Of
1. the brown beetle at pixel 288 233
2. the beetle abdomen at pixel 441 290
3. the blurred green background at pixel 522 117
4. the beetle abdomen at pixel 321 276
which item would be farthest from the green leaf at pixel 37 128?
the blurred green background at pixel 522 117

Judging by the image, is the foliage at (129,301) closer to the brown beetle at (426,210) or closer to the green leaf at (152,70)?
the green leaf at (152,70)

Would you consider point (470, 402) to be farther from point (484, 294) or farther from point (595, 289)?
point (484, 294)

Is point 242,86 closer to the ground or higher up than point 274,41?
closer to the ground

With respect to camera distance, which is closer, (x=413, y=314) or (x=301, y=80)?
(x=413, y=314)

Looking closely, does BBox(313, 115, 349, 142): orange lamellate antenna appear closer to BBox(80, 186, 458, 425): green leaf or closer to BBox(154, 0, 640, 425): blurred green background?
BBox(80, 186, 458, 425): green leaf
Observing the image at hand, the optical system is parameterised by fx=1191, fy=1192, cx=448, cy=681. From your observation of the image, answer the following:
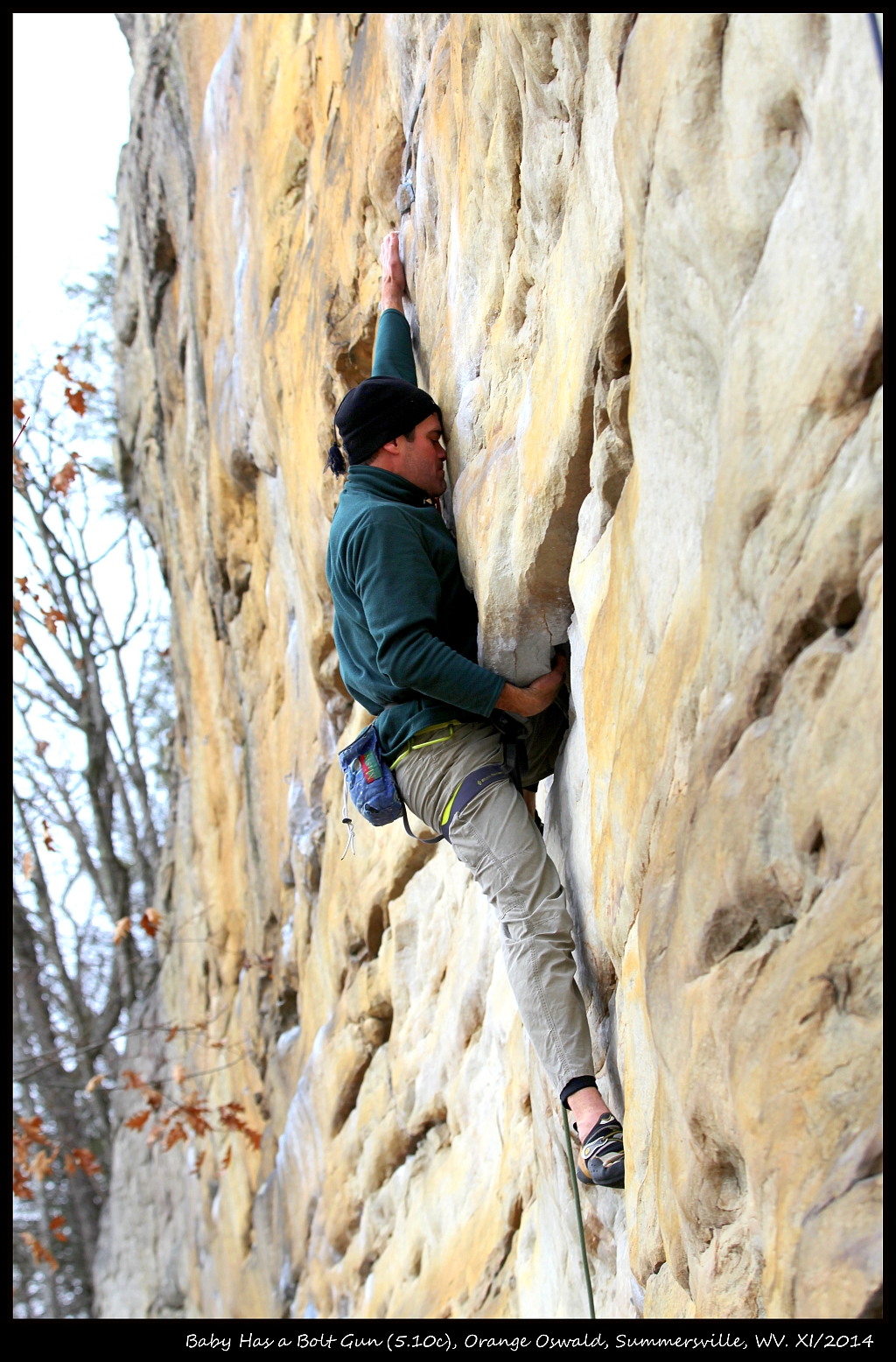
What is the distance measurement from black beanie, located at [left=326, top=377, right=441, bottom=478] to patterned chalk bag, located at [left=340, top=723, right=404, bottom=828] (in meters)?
0.83

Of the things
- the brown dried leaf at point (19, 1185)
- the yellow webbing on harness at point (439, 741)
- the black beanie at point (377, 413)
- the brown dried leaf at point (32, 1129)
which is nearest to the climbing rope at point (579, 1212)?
the yellow webbing on harness at point (439, 741)

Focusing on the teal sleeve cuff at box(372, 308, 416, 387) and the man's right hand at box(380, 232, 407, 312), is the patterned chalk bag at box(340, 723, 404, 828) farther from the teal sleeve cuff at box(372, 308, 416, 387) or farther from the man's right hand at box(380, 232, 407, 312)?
the man's right hand at box(380, 232, 407, 312)

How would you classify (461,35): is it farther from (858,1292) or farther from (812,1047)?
(858,1292)

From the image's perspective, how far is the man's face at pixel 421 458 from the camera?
347 cm

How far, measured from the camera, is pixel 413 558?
3.14 meters

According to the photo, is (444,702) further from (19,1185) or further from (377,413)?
(19,1185)

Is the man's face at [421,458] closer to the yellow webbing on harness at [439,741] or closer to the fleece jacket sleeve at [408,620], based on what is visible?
the fleece jacket sleeve at [408,620]

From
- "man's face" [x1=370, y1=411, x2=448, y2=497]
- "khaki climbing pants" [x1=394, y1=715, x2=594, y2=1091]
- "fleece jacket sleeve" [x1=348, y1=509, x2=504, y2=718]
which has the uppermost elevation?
"man's face" [x1=370, y1=411, x2=448, y2=497]

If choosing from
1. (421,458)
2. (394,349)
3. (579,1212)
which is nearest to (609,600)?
(421,458)

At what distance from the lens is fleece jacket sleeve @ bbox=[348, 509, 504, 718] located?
2973 millimetres

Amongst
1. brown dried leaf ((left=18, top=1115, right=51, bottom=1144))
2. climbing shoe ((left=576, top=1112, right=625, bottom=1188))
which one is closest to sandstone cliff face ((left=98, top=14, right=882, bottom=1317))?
climbing shoe ((left=576, top=1112, right=625, bottom=1188))

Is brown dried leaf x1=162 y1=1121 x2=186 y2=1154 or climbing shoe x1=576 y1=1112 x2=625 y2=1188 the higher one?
brown dried leaf x1=162 y1=1121 x2=186 y2=1154
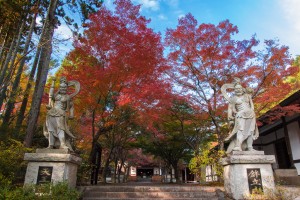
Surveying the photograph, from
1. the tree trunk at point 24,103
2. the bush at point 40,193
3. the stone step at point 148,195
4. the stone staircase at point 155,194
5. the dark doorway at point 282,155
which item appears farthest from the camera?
the dark doorway at point 282,155

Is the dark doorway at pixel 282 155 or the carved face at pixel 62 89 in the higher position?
the carved face at pixel 62 89

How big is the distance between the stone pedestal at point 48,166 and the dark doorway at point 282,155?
14.5 m

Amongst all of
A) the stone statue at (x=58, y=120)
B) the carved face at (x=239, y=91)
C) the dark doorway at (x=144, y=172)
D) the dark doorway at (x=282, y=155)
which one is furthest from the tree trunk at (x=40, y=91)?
A: the dark doorway at (x=144, y=172)

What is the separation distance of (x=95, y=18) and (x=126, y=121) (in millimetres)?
7981

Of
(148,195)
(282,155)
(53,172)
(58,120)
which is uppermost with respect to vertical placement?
(58,120)

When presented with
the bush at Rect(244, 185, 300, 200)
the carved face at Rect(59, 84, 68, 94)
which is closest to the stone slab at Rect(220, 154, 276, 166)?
the bush at Rect(244, 185, 300, 200)

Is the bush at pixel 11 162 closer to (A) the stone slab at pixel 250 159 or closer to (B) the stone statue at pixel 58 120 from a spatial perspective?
(B) the stone statue at pixel 58 120

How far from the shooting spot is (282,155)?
52.2 feet

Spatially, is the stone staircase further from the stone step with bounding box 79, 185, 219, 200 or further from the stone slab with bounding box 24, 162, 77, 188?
the stone slab with bounding box 24, 162, 77, 188

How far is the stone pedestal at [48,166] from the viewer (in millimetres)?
6824

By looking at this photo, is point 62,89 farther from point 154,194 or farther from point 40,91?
point 154,194

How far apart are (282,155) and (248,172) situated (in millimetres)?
11080

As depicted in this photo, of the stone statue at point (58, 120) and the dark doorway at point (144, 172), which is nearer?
the stone statue at point (58, 120)

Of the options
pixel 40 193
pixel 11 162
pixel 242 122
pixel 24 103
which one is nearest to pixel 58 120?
pixel 11 162
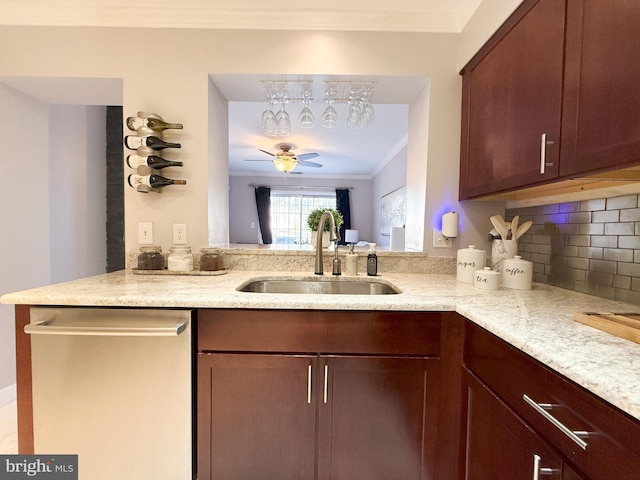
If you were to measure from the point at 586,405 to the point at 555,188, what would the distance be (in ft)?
3.40

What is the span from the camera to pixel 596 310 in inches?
39.5

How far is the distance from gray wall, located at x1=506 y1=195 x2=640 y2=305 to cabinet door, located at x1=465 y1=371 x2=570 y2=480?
0.69 meters

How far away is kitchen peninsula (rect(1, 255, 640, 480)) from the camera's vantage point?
0.59 meters

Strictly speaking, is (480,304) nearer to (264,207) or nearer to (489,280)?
(489,280)

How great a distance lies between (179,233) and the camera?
1702 millimetres

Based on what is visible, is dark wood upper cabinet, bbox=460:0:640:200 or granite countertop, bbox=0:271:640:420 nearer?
granite countertop, bbox=0:271:640:420

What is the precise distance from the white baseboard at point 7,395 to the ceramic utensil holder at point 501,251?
2999mm

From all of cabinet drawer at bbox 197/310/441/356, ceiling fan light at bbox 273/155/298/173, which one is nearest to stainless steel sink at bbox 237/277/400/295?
cabinet drawer at bbox 197/310/441/356

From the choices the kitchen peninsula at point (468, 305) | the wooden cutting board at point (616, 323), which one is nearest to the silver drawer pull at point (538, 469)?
the kitchen peninsula at point (468, 305)

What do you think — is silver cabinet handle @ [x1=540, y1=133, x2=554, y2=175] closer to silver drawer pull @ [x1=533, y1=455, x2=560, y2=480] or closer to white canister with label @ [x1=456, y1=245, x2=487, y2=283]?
white canister with label @ [x1=456, y1=245, x2=487, y2=283]

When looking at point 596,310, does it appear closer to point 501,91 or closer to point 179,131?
point 501,91

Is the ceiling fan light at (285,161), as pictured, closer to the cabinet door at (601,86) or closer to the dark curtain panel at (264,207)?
the dark curtain panel at (264,207)

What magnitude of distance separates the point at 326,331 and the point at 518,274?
934mm

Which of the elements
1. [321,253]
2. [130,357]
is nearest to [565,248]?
[321,253]
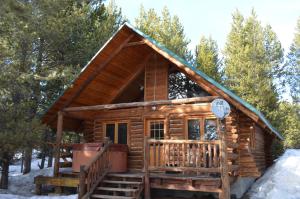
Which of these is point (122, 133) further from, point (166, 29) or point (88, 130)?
point (166, 29)

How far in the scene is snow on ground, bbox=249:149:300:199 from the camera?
40.1ft

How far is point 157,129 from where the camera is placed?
45.4ft

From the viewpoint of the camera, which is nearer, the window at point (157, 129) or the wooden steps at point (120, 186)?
the wooden steps at point (120, 186)

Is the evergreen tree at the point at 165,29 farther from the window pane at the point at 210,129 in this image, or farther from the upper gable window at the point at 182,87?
the window pane at the point at 210,129

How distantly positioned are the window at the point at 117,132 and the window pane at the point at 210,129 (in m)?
3.93

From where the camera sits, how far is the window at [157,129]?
13.7 m

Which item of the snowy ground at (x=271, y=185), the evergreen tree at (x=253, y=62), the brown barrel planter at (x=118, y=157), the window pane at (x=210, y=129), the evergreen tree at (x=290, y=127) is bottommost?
the snowy ground at (x=271, y=185)

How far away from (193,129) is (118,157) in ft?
10.8

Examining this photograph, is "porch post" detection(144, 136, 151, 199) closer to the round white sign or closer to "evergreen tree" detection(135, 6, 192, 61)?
the round white sign

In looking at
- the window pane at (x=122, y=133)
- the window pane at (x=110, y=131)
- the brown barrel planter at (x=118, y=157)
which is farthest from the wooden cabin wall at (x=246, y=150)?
the window pane at (x=110, y=131)

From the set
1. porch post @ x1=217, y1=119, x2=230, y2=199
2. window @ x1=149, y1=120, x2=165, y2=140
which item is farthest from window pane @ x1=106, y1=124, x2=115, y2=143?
porch post @ x1=217, y1=119, x2=230, y2=199

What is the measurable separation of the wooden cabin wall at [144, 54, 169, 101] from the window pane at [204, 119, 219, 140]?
6.90 feet

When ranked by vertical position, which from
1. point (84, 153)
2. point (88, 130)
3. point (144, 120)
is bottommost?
point (84, 153)

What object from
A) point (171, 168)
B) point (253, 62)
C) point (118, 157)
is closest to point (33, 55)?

Given instruction -> Convert everything from the line containing "How far away is" down to the line containing "1702 millimetres", both included, into a JSON list with one string per line and blank lines omitted.

Solved exercise ->
[
  "How far away is kitchen peninsula (rect(1, 255, 640, 480)) from the camera's vantage point?",
  "0.59 meters",
  "Strictly speaking, is (480,304) nearer to (264,207) or nearer to (489,280)?",
  "(489,280)",
  "How great a distance lies between (179,233) and the camera?",
  "1702 millimetres"
]